I'd probably try and (a) limit visits and do little and often rather than whole weekends at a time, distance/other commitments allowing, it's too much for many families to be cooped up together for whole weekends at a time never mind with added awkwardness from a new dynamic/new weird partner you don't get on with (b) manage social occasions such that's some other focus aside from conversation, can you meet outside the house maybe so at least you're going somewhere and/or have ordering food/drinks or the ambiance of a cafe or pub or restaurant to mask the lack of normal conversation, or if at home have some kind of activity to focus on rather than just sitting talking (or listening as the case may be!), whether that's cooking a meal or watching something on Tv or a game even? (b) Relentlessly and firmly change the topic every single time away from comparisons, if you say for instance 'DD's had a chest infection this week', she says 'oh yes I know all about that, Doris down the road has a nasty cough', I know the instinct is to snap back 'it's not the same' but instead why not let the topic now be Doris for a bit, ask some questions about who is Doris and has she known her a long time and is she a good neighbour bla bla.
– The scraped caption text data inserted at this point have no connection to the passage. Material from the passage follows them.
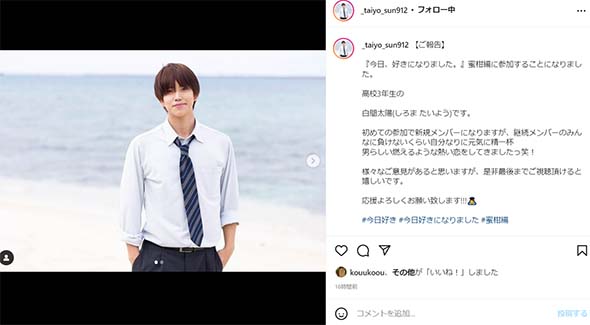 白間美瑠 白間太陽 姉弟 デビュー Instagram 開設 プリクラ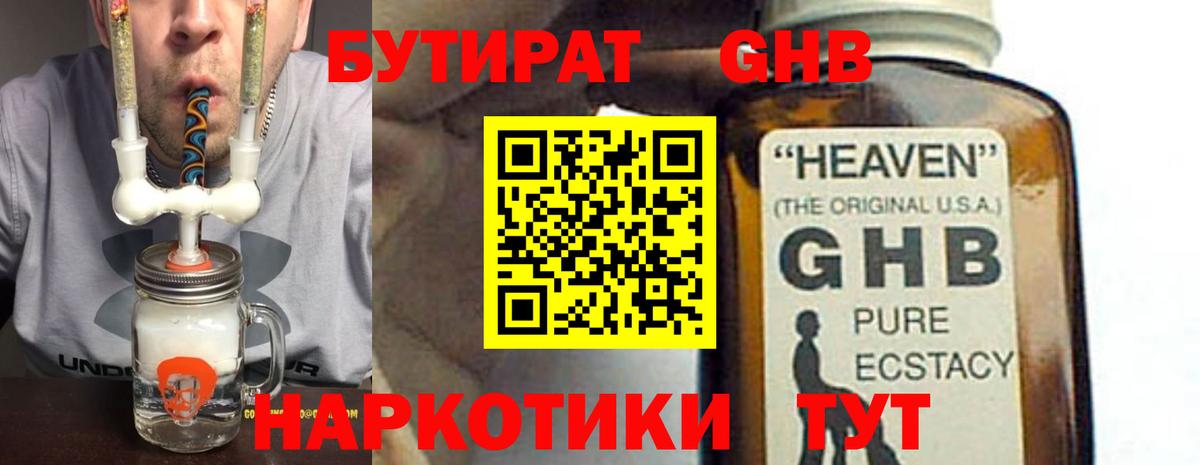 Касимов  Бутират буратино  Вход с VPN 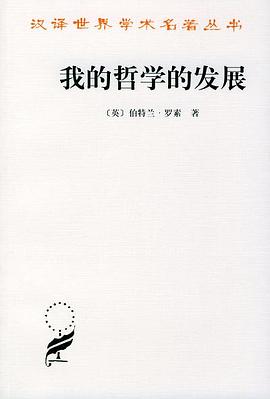 我的哲学的发展
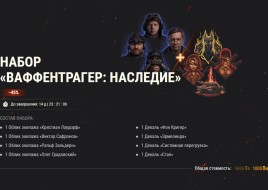 «Ваффентрагер: Расплата»: уникальные экипажи, ящики Инженера, новая техника в World of Tanks!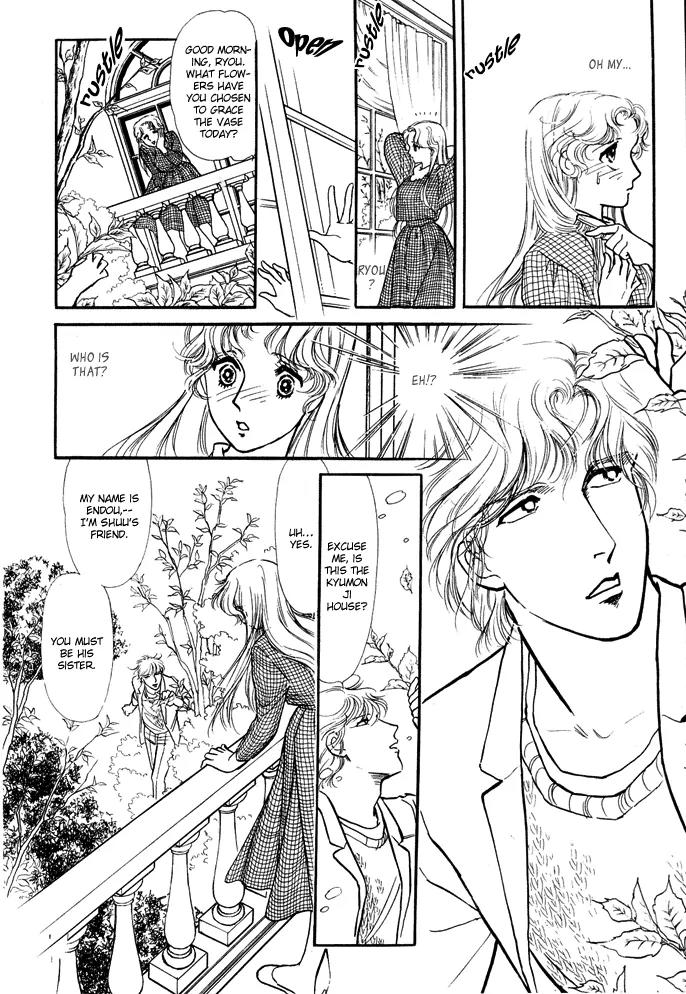 Yume no Yume Chapter 3.1 page 7 - Chapter 3.1: Erina Arc
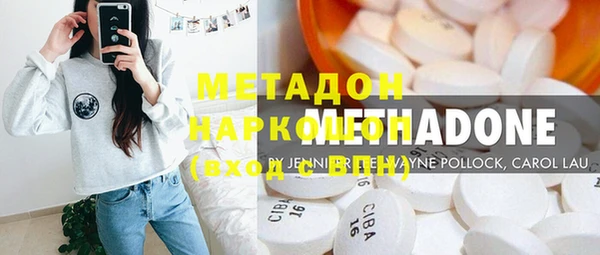 кокаин VHQ Абдулино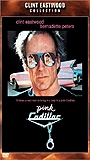 Pink Cadillac (1989) Обнаженные сцены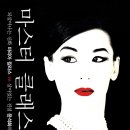 마스터클래스 티브이데일리
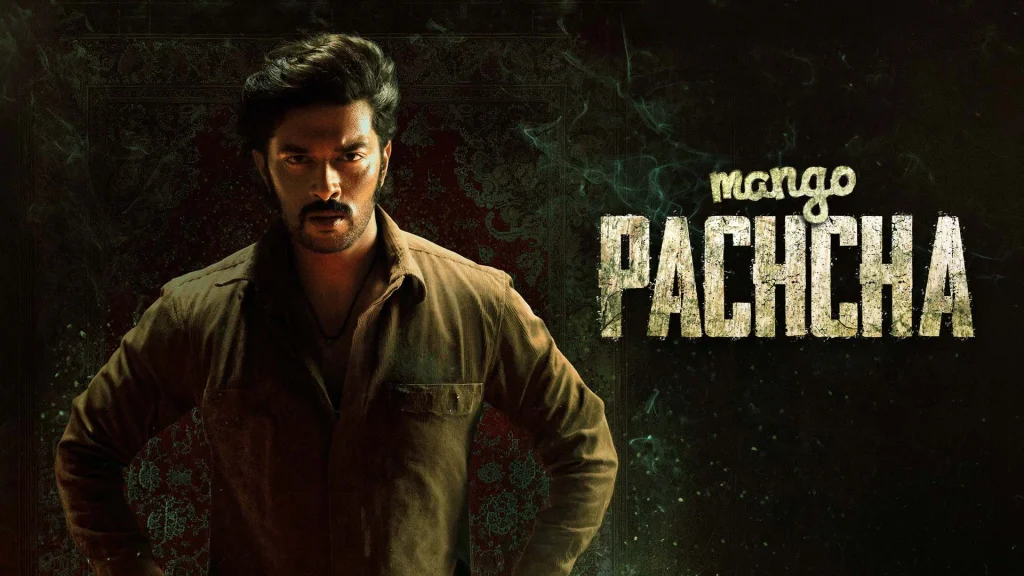 How to watch Mango Pachcha in the US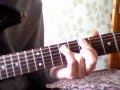 Как играть Blur - Song 2 (Woo Hoo, Tuborg) на гитаре ...
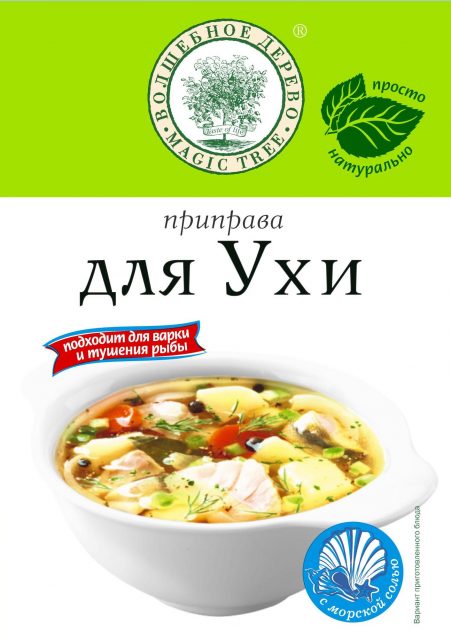 Приправа для ухи 30гр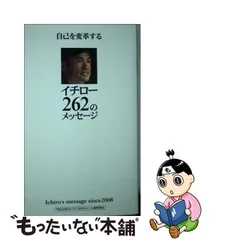 取寄商品 イチロー選手の等身大ポスターカレンダー額装品 - crumiller.com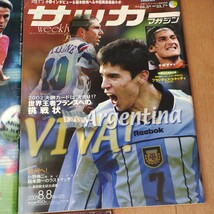 サッカーマガジン 3冊セット_画像4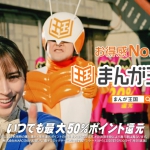 広瀬アリス まんが王国 CM いつでも最大50%還元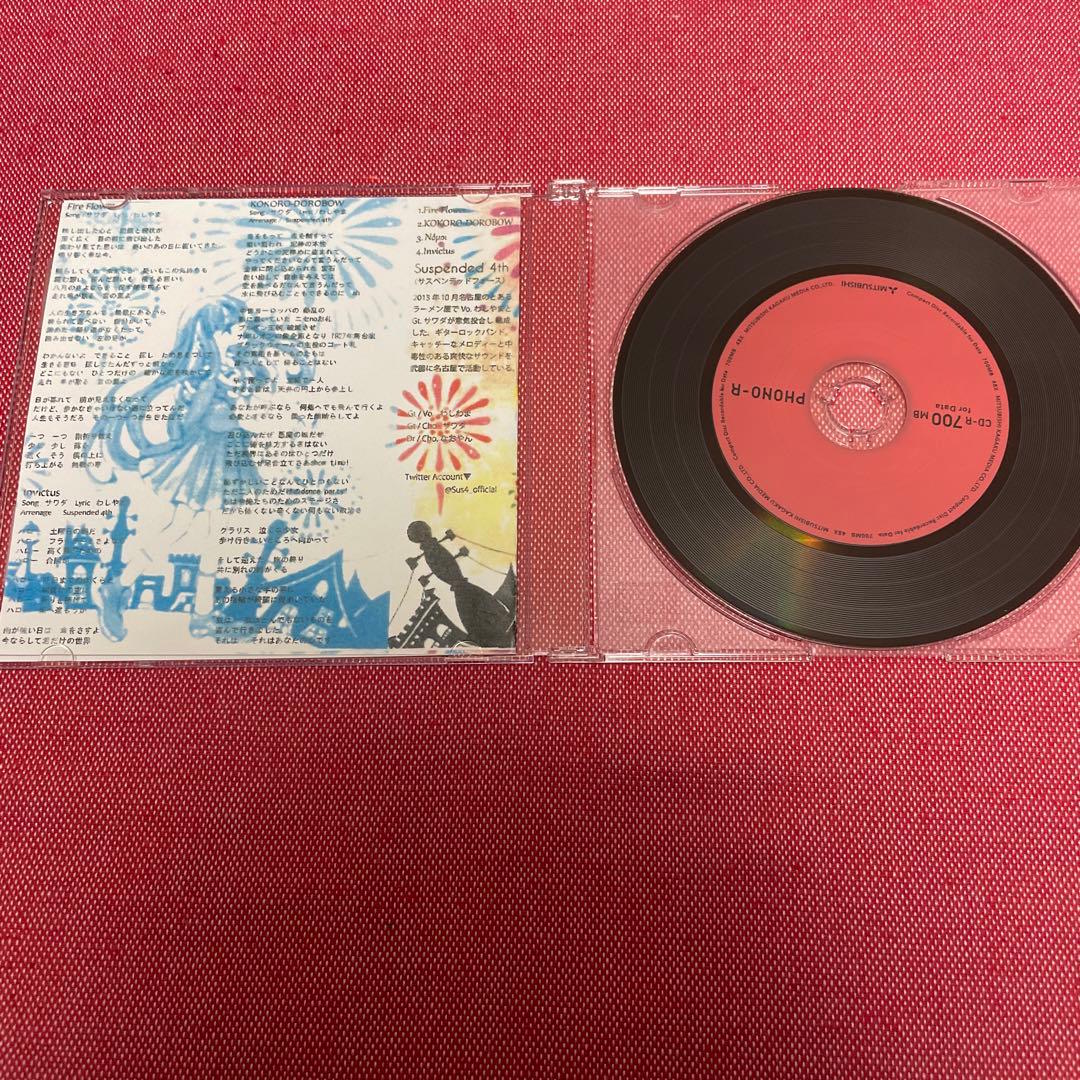 邦楽 Suspended 4th CD fire flower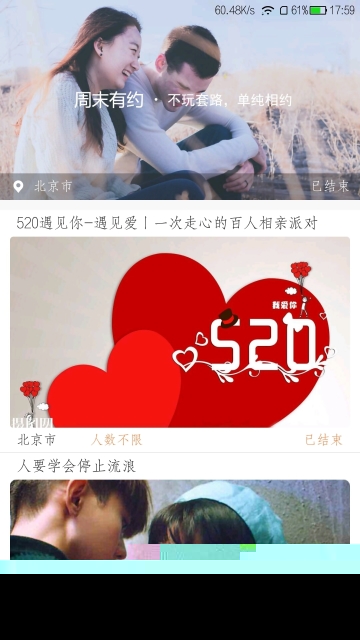 百婚百App版v2.1.36图3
Just blank the comparison to your DD out entirely, don't give it any airtime at all - even negative energy like arguing that her comparison is wrong and hurtful sometimes just feeds it as a feature of all conversation whereas distraction can work much better.

I think perhaps if she becomes a long term feature in your lives she will loosen up and be a bit less monologuey, or at least you'll get used to it!

I think this is a really good response and I agree with this advice entirely.